Thanks every one for your replies but what I'm wanting is specific to PM1127VF- LB and how the chucks tight fit to the spindle pilot makes for an intreresting method of removal. I'm using 2 jacks 180 apart to push the chuck off the pilot. I really lucked out on this chuck. TIR .0002 at 2 inches from chuck jaws but the fit on that spindle pilot is VERY SNUG. I'm looking to see if I can fit 3 jack screws going thru the chuck and back plate to push against the head stock so a more uniform pressure is applied.


----------



## MSD0 (May 16, 2016)

The chuck on my 1127vf-lb is pretty easy to remove.

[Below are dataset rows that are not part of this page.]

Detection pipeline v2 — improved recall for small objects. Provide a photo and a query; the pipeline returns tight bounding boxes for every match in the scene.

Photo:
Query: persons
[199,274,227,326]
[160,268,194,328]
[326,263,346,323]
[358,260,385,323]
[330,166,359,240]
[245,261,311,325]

Haven't checked the TIR on mine, but I would be surprised if it was as good as yours.


----------



## jbolt (May 16, 2016)

The chuck on our pm1127vf-lb is tight like yours. It only needs to move about 1/4 inch before it is loose enough to pull off. We use a piece of 1/4" steel flat stock between the chuck stud and head stock and then use the stud nuts like a jack screw against the steel stock to push the chuck off.

Jay


----------



## FLguy (May 18, 2016)

A very nice and simple method. Thanks! I played around using your idea and I'll be replacing the PM nuts with a longer type I'll make, (.700 OL), with a nylon insert on the headstock end of nut. My method before was to use 2 jacks, it was OK but not as good as your way.


----------



## jbolt (May 18, 2016)

Sounds like a plan! 

Be sure to post a picture.


----------